■ TEXTAUSZUG
Und es eilt fast immer. Wer vors Sozialgericht zieht, hat keine Rücklagen. Das Hartz-IV-System will es so, dass Leistungen nur bezieht, wer zuvor sein gesetzlich nicht geschütztes Vermögen aufgebraucht hat. Wenn nun Waschmaschine und Kühlschrank gleichzeitig den Geist aufgeben, dann fehlt das finanzielle Polster. Dann sagt die Arge zwar: Nach der Erstausstattung müssen Haushaltsgeräte aus dem Regelsatz finanziert werden. Doch die Praxis sagt: Das kann kein Mensch. Und Richterin Gudat hat wieder eine grüne Akte mehr auf dem Schreibtisch, auf der ein „Eilt“-Vermerk klebt. Denn einen Kühlschrank braucht auch ein Hartz-IV-Empfänger zum Leben.

Mehr als ein Drittel aller Hartz-IV-Verfahren, die im vergangenen Jahr am Sozialgericht Lübeck eingereicht wurden, waren Eilverfahren. „Das sind Akten, die bei uns nicht kalt werden“, sagt Gerichtsdirektor Heinz-Dieter Klingauf. Viele Verfahren werden am Schreibtisch innerhalb weniger Stunden abgehandelt, Erörterungstermine auf Zuruf mit den Amtsvertretern anberaumt. „Spätestens nach zwei Monaten sind die Eilverfahren vom Tisch“, sagt Klingauf.

Die Kehrseite: Vor lauter Eilsachen droht an den Sozialgerichten alles andere liegen zu bleiben. Das Lübecker Sozialgericht etwa wurde von neun auf 16 Richterstellen aufgestockt. Trotzdem warten in Lübeck bereits einige Hundert Hartz-IV-Klagen aufs Hauptverfahren, weil immer wieder Eilsachen die Richter blockieren. Und das Gericht hat neben Hartz-IV-Verfahren auch noch andere Aufgaben.

■ AUFGABENSTELLUNG
1) Von wie vielen auf wie viele Richterstellen wurde das Gericht laut dem Textauszug über das Sozialgericht Lübeck aufgestockt?
2) Stimmen die folgenden Aussagen mit dem Textauszug über das Sozialgericht Lübeck überein? Antworte jeweils mit Ja oder Nein und zitiere die entscheidende Stelle wörtlich.
(a) Im vergangenen Jahr war mehr als ein Drittel der am Sozialgericht Lübeck eingereichten Hartz-IV-Verfahren Eilverfahren.
(b) Laut Klingauf dauern Eilverfahren mindestens ein halbes Jahr.
(c) Das Gericht bearbeitet ausschließlich Hartz-IV-Verfahren.
3) Schreibe den Textauszug über das Sozialgericht Lübeck im Anschluss an seinen letzten Satz weiter.

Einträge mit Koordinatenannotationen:
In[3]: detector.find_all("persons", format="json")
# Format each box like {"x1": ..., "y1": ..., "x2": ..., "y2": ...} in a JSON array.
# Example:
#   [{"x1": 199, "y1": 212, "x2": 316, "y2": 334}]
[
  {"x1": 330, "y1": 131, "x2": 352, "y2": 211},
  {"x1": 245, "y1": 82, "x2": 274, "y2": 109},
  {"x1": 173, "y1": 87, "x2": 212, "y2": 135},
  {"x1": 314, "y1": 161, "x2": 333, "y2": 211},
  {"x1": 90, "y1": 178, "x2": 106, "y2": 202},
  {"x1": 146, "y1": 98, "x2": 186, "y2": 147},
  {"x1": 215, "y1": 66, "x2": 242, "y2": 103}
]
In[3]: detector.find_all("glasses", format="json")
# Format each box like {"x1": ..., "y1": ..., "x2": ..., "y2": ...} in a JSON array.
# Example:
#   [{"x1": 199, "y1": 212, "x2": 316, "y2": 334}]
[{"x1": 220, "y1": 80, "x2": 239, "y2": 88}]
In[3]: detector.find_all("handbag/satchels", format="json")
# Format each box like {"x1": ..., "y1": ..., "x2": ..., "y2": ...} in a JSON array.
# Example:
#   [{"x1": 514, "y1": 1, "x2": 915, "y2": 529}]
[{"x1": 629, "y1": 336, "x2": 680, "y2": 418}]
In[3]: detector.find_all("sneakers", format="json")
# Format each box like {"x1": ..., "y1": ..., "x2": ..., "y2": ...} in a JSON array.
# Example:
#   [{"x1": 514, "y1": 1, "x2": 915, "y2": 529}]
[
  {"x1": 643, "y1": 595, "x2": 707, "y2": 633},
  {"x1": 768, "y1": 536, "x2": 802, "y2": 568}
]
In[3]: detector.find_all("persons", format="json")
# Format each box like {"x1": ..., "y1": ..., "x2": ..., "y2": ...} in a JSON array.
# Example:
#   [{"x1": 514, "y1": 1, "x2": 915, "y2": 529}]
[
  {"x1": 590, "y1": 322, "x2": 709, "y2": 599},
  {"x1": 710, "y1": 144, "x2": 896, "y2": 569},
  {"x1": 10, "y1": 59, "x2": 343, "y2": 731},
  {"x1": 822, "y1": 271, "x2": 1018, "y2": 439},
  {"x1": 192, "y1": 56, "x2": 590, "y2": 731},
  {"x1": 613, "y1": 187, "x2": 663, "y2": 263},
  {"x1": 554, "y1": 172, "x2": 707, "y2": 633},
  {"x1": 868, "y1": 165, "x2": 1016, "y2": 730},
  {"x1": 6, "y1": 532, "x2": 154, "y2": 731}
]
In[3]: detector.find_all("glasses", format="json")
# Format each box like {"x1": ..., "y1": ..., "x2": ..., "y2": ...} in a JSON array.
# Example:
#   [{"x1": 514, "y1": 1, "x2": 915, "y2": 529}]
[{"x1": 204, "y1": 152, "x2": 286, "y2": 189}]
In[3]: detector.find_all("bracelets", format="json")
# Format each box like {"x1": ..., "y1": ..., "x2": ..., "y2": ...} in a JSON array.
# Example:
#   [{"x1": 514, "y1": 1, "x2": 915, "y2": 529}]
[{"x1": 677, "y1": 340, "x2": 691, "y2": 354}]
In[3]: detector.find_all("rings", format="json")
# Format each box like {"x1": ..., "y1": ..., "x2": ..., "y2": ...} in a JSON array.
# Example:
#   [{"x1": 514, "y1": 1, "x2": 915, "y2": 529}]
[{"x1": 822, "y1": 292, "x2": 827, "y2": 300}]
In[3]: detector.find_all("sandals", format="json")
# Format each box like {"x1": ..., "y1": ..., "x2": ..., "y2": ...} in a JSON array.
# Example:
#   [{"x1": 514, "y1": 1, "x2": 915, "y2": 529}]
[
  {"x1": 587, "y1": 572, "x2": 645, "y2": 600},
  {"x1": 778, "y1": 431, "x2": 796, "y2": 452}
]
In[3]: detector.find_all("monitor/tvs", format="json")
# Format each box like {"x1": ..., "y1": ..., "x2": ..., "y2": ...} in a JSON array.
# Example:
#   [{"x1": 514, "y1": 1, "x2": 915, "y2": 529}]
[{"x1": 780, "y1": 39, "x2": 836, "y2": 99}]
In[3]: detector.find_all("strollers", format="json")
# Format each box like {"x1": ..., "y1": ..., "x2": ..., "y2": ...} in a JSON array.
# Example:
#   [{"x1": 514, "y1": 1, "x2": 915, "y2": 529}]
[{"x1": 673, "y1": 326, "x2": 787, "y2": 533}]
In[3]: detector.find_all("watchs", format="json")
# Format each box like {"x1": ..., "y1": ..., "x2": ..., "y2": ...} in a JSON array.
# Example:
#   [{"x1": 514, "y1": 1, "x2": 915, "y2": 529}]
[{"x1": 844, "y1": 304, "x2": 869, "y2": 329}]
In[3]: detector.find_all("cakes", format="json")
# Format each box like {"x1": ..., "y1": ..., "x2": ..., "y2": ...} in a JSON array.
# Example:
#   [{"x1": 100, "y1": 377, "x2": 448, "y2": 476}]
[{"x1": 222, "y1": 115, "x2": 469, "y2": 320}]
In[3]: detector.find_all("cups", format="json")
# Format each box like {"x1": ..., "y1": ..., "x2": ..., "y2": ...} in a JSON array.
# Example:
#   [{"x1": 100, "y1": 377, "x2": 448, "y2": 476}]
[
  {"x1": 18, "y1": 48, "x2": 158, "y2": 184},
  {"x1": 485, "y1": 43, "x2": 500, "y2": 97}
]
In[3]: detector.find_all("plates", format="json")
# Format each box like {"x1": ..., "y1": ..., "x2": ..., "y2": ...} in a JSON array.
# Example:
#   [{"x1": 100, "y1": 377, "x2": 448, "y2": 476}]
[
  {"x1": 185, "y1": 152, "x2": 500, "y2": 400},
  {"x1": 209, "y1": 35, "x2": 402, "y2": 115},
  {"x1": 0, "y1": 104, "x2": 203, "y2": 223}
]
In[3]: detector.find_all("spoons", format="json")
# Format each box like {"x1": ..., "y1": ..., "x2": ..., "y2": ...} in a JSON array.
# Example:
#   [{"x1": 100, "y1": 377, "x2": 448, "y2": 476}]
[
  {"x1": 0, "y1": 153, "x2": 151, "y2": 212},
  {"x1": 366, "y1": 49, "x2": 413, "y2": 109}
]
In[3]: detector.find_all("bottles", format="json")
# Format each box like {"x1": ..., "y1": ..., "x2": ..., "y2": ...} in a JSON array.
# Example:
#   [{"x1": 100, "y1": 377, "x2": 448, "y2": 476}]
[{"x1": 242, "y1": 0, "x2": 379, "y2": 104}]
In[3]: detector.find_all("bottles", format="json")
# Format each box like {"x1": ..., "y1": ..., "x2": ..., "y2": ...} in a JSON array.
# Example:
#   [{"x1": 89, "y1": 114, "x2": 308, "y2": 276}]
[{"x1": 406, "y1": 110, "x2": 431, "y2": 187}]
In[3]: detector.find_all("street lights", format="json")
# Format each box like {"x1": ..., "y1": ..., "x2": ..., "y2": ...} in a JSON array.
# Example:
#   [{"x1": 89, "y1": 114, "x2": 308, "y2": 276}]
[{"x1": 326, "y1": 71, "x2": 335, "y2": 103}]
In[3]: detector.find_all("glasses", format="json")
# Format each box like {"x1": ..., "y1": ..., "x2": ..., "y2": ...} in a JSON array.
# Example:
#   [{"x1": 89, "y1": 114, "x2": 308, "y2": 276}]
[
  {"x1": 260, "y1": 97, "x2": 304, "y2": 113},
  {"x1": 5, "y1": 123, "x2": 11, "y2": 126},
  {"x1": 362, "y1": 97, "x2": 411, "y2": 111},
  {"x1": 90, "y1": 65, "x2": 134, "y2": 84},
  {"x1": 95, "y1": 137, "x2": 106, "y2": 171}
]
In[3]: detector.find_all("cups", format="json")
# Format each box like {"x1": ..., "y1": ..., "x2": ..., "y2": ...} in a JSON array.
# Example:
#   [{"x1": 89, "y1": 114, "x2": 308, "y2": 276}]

■ ERGEBNISSE PRO AUFGABE
1) Von neun auf 16 Richterstellen.

2)
(a) Ja: „Mehr als ein Drittel aller Hartz-IV-Verfahren, die im vergangenen Jahr am Sozialgericht Lübeck eingereicht wurden, waren Eilverfahren.“
(b) Nein: „Spätestens nach zwei Monaten sind die Eilverfahren vom Tisch“
(c) Nein: „Und das Gericht hat neben Hartz-IV-Verfahren auch noch andere Aufgaben.“

3)
Justizministerium unterschätzte Lage dramatisch

Das Ausmaß der Klagewelle wurde von den deutschen Justizministerien dramatisch unterschätzt. Das Gesetz war neu, es gab keine Rechtsprechung, und viele Detailfragen waren ungeklärt. In den ersten Monaten mit Hartz IV im Jahr 2005, erinnert sich Richterin Gudat, „haben wir den ganzen Tag nur Beschlüsse verfasst.“

In der ersten Welle ging es um die Frage, wer überhaupt hilfsbedürftig ist, um Bedarfsgemeinschaften und fehlerhafte Bescheide. Nach einem halben Jahr folgte die zweite Welle, in der Hartz-IV-Empfänger aufgefordert wurden, aus ihren zu teuren Wohnungen auszuziehen. Die dritte Welle brachten die Sanktionen gegen Leistungsempfänger, die sich nicht an Meldeauflagen hielten oder keine Anstrengungen zur Suche eines Arbeitsplatzes unternahmen.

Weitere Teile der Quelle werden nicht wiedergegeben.